--- Start of Records to process ---

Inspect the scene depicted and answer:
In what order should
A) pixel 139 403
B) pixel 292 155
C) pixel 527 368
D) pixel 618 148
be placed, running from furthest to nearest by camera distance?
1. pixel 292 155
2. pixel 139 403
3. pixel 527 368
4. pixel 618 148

--- End of Records to process ---

• _Exercise prompt_: Render every line of the entries above as a Markdown table with two columns, "Row" for the row number and "Text" for the line itself. Skip any blank lines.

• _Response to the exercise_:
| Row | Text |
|---|---|
| 1 | Inspect the scene depicted and answer: |
| 2 | In what order should |
| 3 | A) pixel 139 403 |
| 4 | B) pixel 292 155 |
| 5 | C) pixel 527 368 |
| 6 | D) pixel 618 148 |
| 7 | be placed, running from furthest to nearest by camera distance? |
| 8 | 1. pixel 292 155 |
| 9 | 2. pixel 139 403 |
| 10 | 3. pixel 527 368 |
| 11 | 4. pixel 618 148 |